Brazilians Hope an End to Political Crisis Will Improve Battered Economy

Brazil Braces for Impeachment of Dilma Rousseff
  • Financial markets have rallied on impeachment prospects
  • Consumer-led growth model ran out of steam as exports declined

Across town from where Brazilian lawmakers are deciding the fate of the country’s president this weekend, car dealer Felipe Bandeira sits in an empty show room lamenting the worst sales season he can remember.

“Everybody is waiting to see what will happen on April 17,“ said Bandeira, who saw sales drop 40 percent this year and 100 dealership workers fired. “It’s a terrible situation -- most people don’t have money to buy a car and those who do are torn by uncertainty.”

Michel Temer and Dilma Rousseff
Michel Temer and Dilma Rousseff
Photographer: Evaristo Sa/AFP via Getty Images

A political crisis and a two-year corruption scandal have brought Latin America’s largest economy to its knees. Now the country is looking to the lower house to end the political stalemate. There legislators prepare to vote on Sunday whether to move ahead with an impeachment of President Dilma Rousseff that could end with Vice President Michel Temer taking the reins. The government is appealing in the Supreme Court to halt the vote.

While financial markets have rallied on the prospect that a business-friendly Temer administration could put the economy back on track, the reality is that Brazil is mired in its deepest recession in a century.

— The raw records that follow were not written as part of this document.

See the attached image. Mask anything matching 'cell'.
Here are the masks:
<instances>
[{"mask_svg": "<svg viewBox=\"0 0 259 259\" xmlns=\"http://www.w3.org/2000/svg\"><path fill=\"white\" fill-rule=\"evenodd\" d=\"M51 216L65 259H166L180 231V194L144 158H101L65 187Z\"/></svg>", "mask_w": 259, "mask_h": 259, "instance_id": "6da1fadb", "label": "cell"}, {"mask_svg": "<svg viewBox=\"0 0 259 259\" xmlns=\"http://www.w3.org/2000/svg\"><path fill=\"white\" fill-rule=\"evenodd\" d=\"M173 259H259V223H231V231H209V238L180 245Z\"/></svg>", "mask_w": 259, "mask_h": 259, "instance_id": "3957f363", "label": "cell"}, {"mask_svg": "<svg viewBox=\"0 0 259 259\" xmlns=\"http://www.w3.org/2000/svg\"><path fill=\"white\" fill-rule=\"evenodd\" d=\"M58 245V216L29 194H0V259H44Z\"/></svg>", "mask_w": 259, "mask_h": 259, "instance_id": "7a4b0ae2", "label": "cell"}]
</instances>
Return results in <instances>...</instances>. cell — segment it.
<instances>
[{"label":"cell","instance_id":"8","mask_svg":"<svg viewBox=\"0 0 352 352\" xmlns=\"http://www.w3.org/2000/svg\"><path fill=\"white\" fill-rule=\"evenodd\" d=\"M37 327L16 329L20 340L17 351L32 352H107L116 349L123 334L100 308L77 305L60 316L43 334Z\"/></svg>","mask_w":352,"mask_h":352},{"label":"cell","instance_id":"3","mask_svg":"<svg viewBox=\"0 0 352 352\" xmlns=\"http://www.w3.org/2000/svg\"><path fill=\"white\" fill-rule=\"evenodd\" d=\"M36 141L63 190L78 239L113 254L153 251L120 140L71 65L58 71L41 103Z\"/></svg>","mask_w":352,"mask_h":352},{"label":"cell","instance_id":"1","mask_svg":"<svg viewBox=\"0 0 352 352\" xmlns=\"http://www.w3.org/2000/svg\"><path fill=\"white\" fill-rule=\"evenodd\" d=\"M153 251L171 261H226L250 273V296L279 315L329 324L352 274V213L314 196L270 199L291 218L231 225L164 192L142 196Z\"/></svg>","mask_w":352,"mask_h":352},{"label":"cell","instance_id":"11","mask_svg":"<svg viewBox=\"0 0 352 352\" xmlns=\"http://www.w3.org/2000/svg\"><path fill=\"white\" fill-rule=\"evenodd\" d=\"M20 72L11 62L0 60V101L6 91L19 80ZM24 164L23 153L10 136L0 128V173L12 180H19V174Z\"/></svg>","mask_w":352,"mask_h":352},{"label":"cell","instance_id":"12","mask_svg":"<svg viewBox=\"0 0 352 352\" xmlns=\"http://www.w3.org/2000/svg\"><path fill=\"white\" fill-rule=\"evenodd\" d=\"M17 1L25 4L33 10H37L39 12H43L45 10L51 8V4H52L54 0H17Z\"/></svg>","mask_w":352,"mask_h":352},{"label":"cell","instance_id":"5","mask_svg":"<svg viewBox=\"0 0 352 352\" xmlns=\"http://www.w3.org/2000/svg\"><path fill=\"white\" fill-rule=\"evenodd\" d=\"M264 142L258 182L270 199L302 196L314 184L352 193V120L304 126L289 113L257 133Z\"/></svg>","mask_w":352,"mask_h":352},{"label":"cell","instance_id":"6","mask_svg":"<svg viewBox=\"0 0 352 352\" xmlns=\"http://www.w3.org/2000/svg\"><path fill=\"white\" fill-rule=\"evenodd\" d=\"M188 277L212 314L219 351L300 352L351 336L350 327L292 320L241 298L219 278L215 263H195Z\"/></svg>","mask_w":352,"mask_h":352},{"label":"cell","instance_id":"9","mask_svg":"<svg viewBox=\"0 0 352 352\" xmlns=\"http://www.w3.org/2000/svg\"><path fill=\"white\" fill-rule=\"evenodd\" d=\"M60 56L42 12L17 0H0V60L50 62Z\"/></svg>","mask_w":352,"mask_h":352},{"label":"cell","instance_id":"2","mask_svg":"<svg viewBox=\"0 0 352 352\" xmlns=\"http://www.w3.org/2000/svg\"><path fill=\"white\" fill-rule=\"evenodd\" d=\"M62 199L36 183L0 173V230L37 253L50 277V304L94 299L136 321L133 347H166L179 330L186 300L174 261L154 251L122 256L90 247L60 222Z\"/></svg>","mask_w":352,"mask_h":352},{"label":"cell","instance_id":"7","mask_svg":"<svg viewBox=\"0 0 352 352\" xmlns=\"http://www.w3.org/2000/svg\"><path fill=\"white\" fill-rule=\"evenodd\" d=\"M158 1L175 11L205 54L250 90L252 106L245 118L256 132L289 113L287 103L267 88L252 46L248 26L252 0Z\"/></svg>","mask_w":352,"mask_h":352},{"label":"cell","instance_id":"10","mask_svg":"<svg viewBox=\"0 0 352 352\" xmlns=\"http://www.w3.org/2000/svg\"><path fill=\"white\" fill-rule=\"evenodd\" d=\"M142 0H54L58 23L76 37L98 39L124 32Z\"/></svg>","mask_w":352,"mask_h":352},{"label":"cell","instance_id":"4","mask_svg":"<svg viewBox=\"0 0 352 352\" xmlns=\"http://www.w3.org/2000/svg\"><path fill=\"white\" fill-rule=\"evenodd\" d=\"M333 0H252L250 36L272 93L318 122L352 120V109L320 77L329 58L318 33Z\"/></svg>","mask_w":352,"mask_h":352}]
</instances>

Consumer-led growth has run out of steam, the commodities boom is long over and exporters can expect little help from China, which has its own problems. And there’s little scope for stimulus measures either, given the size of Brazil’s budget deficit and above-average inflation.

Too Optimistic?

“The market may be exaggerating, Temer won’t necessarily fix the problems,” said Andre Perfeito, chief economist at Gradual Cctvm, a Sao Paulo-based brokerage. “There are no growth engines in the economy -- there’s only a medium and long-term solution.”

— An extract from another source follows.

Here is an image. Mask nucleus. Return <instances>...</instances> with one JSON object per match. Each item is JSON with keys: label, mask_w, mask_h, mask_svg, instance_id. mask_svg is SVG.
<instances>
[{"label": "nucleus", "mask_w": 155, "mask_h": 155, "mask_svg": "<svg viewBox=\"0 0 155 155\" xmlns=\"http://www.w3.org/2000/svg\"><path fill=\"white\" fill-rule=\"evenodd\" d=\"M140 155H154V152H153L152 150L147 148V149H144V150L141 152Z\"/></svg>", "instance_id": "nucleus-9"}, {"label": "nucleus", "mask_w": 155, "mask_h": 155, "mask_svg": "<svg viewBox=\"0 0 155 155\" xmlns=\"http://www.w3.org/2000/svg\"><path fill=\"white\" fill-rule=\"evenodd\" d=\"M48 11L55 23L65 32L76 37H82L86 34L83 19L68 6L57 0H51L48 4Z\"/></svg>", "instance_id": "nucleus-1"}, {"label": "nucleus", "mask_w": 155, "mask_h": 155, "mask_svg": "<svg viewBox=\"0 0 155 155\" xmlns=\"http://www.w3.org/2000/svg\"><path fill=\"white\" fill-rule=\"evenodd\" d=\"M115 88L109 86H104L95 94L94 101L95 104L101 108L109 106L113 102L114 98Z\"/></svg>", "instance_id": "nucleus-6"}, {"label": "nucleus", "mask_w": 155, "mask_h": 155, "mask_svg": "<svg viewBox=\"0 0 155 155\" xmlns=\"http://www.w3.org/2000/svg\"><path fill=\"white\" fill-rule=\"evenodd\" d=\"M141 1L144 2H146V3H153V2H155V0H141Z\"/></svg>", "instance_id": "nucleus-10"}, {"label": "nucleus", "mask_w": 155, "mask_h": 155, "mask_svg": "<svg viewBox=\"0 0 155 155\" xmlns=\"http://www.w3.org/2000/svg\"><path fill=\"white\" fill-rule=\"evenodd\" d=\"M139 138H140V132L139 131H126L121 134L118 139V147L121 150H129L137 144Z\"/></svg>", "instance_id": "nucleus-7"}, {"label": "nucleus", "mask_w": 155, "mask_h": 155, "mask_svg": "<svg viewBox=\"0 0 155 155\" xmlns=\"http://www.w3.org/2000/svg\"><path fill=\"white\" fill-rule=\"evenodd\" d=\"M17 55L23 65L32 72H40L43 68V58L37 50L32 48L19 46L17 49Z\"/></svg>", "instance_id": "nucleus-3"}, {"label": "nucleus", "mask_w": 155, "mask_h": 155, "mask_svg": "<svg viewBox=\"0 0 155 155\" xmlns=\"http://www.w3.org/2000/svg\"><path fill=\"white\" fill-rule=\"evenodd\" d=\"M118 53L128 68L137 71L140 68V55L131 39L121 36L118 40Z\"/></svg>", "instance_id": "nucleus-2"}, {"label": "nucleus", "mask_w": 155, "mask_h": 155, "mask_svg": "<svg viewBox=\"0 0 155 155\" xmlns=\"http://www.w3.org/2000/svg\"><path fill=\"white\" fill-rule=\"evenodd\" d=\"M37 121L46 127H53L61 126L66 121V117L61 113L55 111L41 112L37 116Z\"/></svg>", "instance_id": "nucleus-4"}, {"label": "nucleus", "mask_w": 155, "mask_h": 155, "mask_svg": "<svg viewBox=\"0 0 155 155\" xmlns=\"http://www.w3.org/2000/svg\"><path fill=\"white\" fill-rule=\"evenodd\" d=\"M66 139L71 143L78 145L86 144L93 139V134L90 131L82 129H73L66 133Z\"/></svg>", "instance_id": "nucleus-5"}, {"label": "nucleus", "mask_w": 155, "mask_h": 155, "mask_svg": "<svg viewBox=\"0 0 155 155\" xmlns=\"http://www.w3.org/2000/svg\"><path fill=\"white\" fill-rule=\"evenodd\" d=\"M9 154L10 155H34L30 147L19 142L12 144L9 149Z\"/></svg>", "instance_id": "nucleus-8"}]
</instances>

The speed of Brazil’s decline has been astounding. In 2010 Brazil was a Wall Street darling, growing at 7.5 percent. Today, it’s haunted by an economic depression and has lost its much-coveted investment grade rating. Alleged attempts to cover the country’s budget deficit by dipping into the coffers of state-owned banks are at the heart of the impeachment drive, which has forced Rousseff to put her own economic agenda on ice.

Rising unemployment, falling wages, and the highest borrowing costs in over a decade are a bitter pill for many of the 40 million people that emerged from poverty during the boom years and had just gotten used to the comfort of owning their first car or house.

Back in Poverty

Some 3.7 million members of Brazil’s middle class fell back down the social ladder in the first 11 months of last year, according to a study by Banco Bradesco SA. Average real wages in six major metropolitan areas fell last year for the first time in over a decade.

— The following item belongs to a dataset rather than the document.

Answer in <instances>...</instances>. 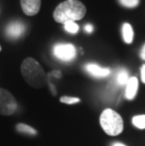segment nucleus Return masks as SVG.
Listing matches in <instances>:
<instances>
[{"label": "nucleus", "instance_id": "obj_9", "mask_svg": "<svg viewBox=\"0 0 145 146\" xmlns=\"http://www.w3.org/2000/svg\"><path fill=\"white\" fill-rule=\"evenodd\" d=\"M24 31V26L21 22H12L7 27V35L12 39L19 38Z\"/></svg>", "mask_w": 145, "mask_h": 146}, {"label": "nucleus", "instance_id": "obj_6", "mask_svg": "<svg viewBox=\"0 0 145 146\" xmlns=\"http://www.w3.org/2000/svg\"><path fill=\"white\" fill-rule=\"evenodd\" d=\"M21 8L28 16L36 15L41 9V0H20Z\"/></svg>", "mask_w": 145, "mask_h": 146}, {"label": "nucleus", "instance_id": "obj_4", "mask_svg": "<svg viewBox=\"0 0 145 146\" xmlns=\"http://www.w3.org/2000/svg\"><path fill=\"white\" fill-rule=\"evenodd\" d=\"M17 110V102L10 92L0 88V114L9 116Z\"/></svg>", "mask_w": 145, "mask_h": 146}, {"label": "nucleus", "instance_id": "obj_19", "mask_svg": "<svg viewBox=\"0 0 145 146\" xmlns=\"http://www.w3.org/2000/svg\"><path fill=\"white\" fill-rule=\"evenodd\" d=\"M140 58H142L143 60H145V44L143 45V47L141 48V50H140Z\"/></svg>", "mask_w": 145, "mask_h": 146}, {"label": "nucleus", "instance_id": "obj_1", "mask_svg": "<svg viewBox=\"0 0 145 146\" xmlns=\"http://www.w3.org/2000/svg\"><path fill=\"white\" fill-rule=\"evenodd\" d=\"M86 14V7L79 0H66L55 9L53 17L60 24L81 20Z\"/></svg>", "mask_w": 145, "mask_h": 146}, {"label": "nucleus", "instance_id": "obj_8", "mask_svg": "<svg viewBox=\"0 0 145 146\" xmlns=\"http://www.w3.org/2000/svg\"><path fill=\"white\" fill-rule=\"evenodd\" d=\"M138 90V80L137 77L132 76L129 78L127 84L125 86V98L127 100H133L137 95Z\"/></svg>", "mask_w": 145, "mask_h": 146}, {"label": "nucleus", "instance_id": "obj_3", "mask_svg": "<svg viewBox=\"0 0 145 146\" xmlns=\"http://www.w3.org/2000/svg\"><path fill=\"white\" fill-rule=\"evenodd\" d=\"M100 125L107 135L117 136L123 130L122 116L111 108H106L100 116Z\"/></svg>", "mask_w": 145, "mask_h": 146}, {"label": "nucleus", "instance_id": "obj_7", "mask_svg": "<svg viewBox=\"0 0 145 146\" xmlns=\"http://www.w3.org/2000/svg\"><path fill=\"white\" fill-rule=\"evenodd\" d=\"M85 70L88 74L94 77L102 78V77H107L110 74L109 68L101 67L98 64L95 63H88L85 65Z\"/></svg>", "mask_w": 145, "mask_h": 146}, {"label": "nucleus", "instance_id": "obj_17", "mask_svg": "<svg viewBox=\"0 0 145 146\" xmlns=\"http://www.w3.org/2000/svg\"><path fill=\"white\" fill-rule=\"evenodd\" d=\"M140 76H141V81L145 84V64H143L140 68Z\"/></svg>", "mask_w": 145, "mask_h": 146}, {"label": "nucleus", "instance_id": "obj_14", "mask_svg": "<svg viewBox=\"0 0 145 146\" xmlns=\"http://www.w3.org/2000/svg\"><path fill=\"white\" fill-rule=\"evenodd\" d=\"M63 25H64V29H65L67 32H69L71 34H75L78 32L79 26L75 22L69 21V22H66V23Z\"/></svg>", "mask_w": 145, "mask_h": 146}, {"label": "nucleus", "instance_id": "obj_5", "mask_svg": "<svg viewBox=\"0 0 145 146\" xmlns=\"http://www.w3.org/2000/svg\"><path fill=\"white\" fill-rule=\"evenodd\" d=\"M53 54L62 61H71L75 58L76 49L71 43H58L54 46Z\"/></svg>", "mask_w": 145, "mask_h": 146}, {"label": "nucleus", "instance_id": "obj_13", "mask_svg": "<svg viewBox=\"0 0 145 146\" xmlns=\"http://www.w3.org/2000/svg\"><path fill=\"white\" fill-rule=\"evenodd\" d=\"M133 125L138 129H145V115H137L132 119Z\"/></svg>", "mask_w": 145, "mask_h": 146}, {"label": "nucleus", "instance_id": "obj_12", "mask_svg": "<svg viewBox=\"0 0 145 146\" xmlns=\"http://www.w3.org/2000/svg\"><path fill=\"white\" fill-rule=\"evenodd\" d=\"M16 129H17V131H19L21 133H24V134H27V135L37 134V131L33 127H31L30 125H27L26 123H18L16 125Z\"/></svg>", "mask_w": 145, "mask_h": 146}, {"label": "nucleus", "instance_id": "obj_15", "mask_svg": "<svg viewBox=\"0 0 145 146\" xmlns=\"http://www.w3.org/2000/svg\"><path fill=\"white\" fill-rule=\"evenodd\" d=\"M119 1L122 6L128 9L136 8L140 3V0H119Z\"/></svg>", "mask_w": 145, "mask_h": 146}, {"label": "nucleus", "instance_id": "obj_18", "mask_svg": "<svg viewBox=\"0 0 145 146\" xmlns=\"http://www.w3.org/2000/svg\"><path fill=\"white\" fill-rule=\"evenodd\" d=\"M84 29L87 33H91L92 31H93V27H92V25H91V24H87L85 26Z\"/></svg>", "mask_w": 145, "mask_h": 146}, {"label": "nucleus", "instance_id": "obj_21", "mask_svg": "<svg viewBox=\"0 0 145 146\" xmlns=\"http://www.w3.org/2000/svg\"><path fill=\"white\" fill-rule=\"evenodd\" d=\"M2 50V48H1V46H0V51H1Z\"/></svg>", "mask_w": 145, "mask_h": 146}, {"label": "nucleus", "instance_id": "obj_20", "mask_svg": "<svg viewBox=\"0 0 145 146\" xmlns=\"http://www.w3.org/2000/svg\"><path fill=\"white\" fill-rule=\"evenodd\" d=\"M112 146H126V145L123 143H121V142H115V143L112 144Z\"/></svg>", "mask_w": 145, "mask_h": 146}, {"label": "nucleus", "instance_id": "obj_10", "mask_svg": "<svg viewBox=\"0 0 145 146\" xmlns=\"http://www.w3.org/2000/svg\"><path fill=\"white\" fill-rule=\"evenodd\" d=\"M122 38L124 42L132 43L134 39V31H133V29H132L131 25L128 23L123 24L122 27Z\"/></svg>", "mask_w": 145, "mask_h": 146}, {"label": "nucleus", "instance_id": "obj_16", "mask_svg": "<svg viewBox=\"0 0 145 146\" xmlns=\"http://www.w3.org/2000/svg\"><path fill=\"white\" fill-rule=\"evenodd\" d=\"M60 102L67 105H73V104L79 103L80 99L77 97H71V96H62L60 98Z\"/></svg>", "mask_w": 145, "mask_h": 146}, {"label": "nucleus", "instance_id": "obj_11", "mask_svg": "<svg viewBox=\"0 0 145 146\" xmlns=\"http://www.w3.org/2000/svg\"><path fill=\"white\" fill-rule=\"evenodd\" d=\"M129 80V76H128V73L127 71L124 70V69H122L120 70L118 73L116 74V82L118 85L120 86H126Z\"/></svg>", "mask_w": 145, "mask_h": 146}, {"label": "nucleus", "instance_id": "obj_2", "mask_svg": "<svg viewBox=\"0 0 145 146\" xmlns=\"http://www.w3.org/2000/svg\"><path fill=\"white\" fill-rule=\"evenodd\" d=\"M21 73L29 86L41 89L47 81V76L38 61L32 58H26L21 64Z\"/></svg>", "mask_w": 145, "mask_h": 146}]
</instances>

Brazil’s economic outlook is actually worsening as the drive to impeach Rousseff gathers pace. Investments in Brazil have fallen for 10 consecutive quarters to 16.8 percent of gross domestic product in December of last year, roughly half of that in China. Honda Motor Co. said in March it will delay opening a plant under construction until the country emerges from its political and economic crisis.

Economists surveyed by the central bank now estimate the economy will contract 3.8 percent this year, compared with a contraction of 1 percent forecast six months earlier. On top of last year’s 3.8 percent slump, that would make for Brazil’s deepest recession in over a century.

Temer’s Challenge

“You need to recover private sector confidence, and that’s really the key to Brazil and that’s what Temer’s big challenge is,” said Edwin Gutierrez, head of emerging-market sovereign debt at Aberdeen Asset Management in London, who oversees an $11 billion portfolio.

Still, some people began to see an opportunity in the turmoil of recent months. Luis Carlos Pereira, a wholesale food distributor, turned to peddling plastic horns and Brazilian flags at protests in Brasilia to supplement his faltering income. Business boomed, with Pereira selling almost 3,000 reais, or more than three times a monthly minimum wage, in a day.

“At first it was good money,” said 56 year-old Pereira. “But with protesters having stocked up on their paraphernalia, even crisis-related sales are drying up in Brazil,” he said.